• DIRECTIVES
1) Answer these questions from the passage on Calgary's retail property market.
(a) What two positions does Andrew Sherbut hold at Barclay Street?
(b) What vacancy level does Sherbut say the market has seen for a year and a half to two years?
(c) By about how much did Calgary's retail-property inventory expand in 2025?
2) Write the next few sentences of the passage on Calgary's retail property market, picking up after its final sentence.

---------- SELECTED EXTRACT ----------

Andrew Sherbut, a Barclay Street partner and vice-president, made the comment in an interview with Connect in the aftermath of the company’s new local quarterly retail property report.
“One of the things that everybody has realized in commercial real estate, whether it be retail or office or industrial in Calgary, is that really there has been, I would say, a tightening market,” said Sherbut. “We have seen now for a full year and a half, two years, sub 5% vacancy, and so that has probably put the most pressure on retail and industrial, for sure.
“But retail, we’re just seeing the numbers continue to go down and down. What we like to see, from a brokerage perspective, is a more balanced market. I don’t see that happening in the immediate future.”
As Connect previously reported, Calgary’s retail-property inventory expanded by nearly 700,000 square feet in 2025, reflecting a year of steady new supply amid tightening market conditions, according to Barclay Street.

---------- DATA EXTRACT ----------

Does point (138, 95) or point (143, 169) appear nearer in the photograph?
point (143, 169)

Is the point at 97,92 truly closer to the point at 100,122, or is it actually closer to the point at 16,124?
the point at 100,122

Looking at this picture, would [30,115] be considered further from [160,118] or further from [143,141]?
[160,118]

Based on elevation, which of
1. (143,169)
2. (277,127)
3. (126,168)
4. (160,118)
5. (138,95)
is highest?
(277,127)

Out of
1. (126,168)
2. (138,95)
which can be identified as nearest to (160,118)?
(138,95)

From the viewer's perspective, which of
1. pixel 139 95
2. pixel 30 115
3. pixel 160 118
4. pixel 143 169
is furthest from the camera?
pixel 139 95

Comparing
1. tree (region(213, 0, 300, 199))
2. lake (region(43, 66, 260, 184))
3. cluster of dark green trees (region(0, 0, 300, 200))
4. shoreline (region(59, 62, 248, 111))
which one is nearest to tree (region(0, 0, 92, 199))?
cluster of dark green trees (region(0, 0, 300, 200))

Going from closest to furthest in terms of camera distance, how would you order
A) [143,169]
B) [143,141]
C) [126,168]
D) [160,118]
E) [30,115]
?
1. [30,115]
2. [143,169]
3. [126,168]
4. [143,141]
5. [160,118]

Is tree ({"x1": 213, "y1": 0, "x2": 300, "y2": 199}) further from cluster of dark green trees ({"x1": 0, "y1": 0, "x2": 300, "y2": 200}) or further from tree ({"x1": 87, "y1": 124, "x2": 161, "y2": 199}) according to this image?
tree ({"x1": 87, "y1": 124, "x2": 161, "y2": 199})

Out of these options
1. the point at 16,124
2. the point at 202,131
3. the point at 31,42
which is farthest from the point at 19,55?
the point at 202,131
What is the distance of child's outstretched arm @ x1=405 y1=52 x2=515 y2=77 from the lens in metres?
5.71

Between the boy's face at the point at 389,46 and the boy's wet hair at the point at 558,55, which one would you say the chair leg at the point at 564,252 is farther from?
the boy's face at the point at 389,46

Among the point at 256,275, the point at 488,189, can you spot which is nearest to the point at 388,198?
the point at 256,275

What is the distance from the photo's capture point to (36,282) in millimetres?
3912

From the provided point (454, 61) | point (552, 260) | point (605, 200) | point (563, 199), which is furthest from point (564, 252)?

----------

• EXERCISE RESULTS
1)
(a) Partner and vice-president.
(b) Sub 5% vacancy.
(c) Nearly 700,000 square feet.

2)
The company’s fourth-quarter 2025 market analysis shows total retail inventory reached approximately 45.6 million square feet by year end, with new space delivered through a series of mixed-use and street-front developments across the city. Notable completions included EV606, The Mondrian, Frontier, Junction 88 & Block C, Fourth Street Lofts and The Podium.
Despite the increase in inventory, overall retail vacancy declined to 3.4% in the fourth quarter of 2025, marking a 90-basis-point improvement year-over-year and keeping available space below what the brokerage considers a balanced market threshold of 2 msf. The tightening supply has begun to place upward pressure on rental rates in several retail nodes.
Sherbut attributed the situation to Calgary’s rapid population growth in recent years, which has resulted largely from immigration and in-migration from other parts of Alberta and Canada.
“So, one of the things that we’re noticing right now is, for the foreseeable future, demand as is outpacing what we’re bringing to market by way of new development,” said Sherbut. “We’re finding right now that it’s heavily favoured towards being a landlord’s market.”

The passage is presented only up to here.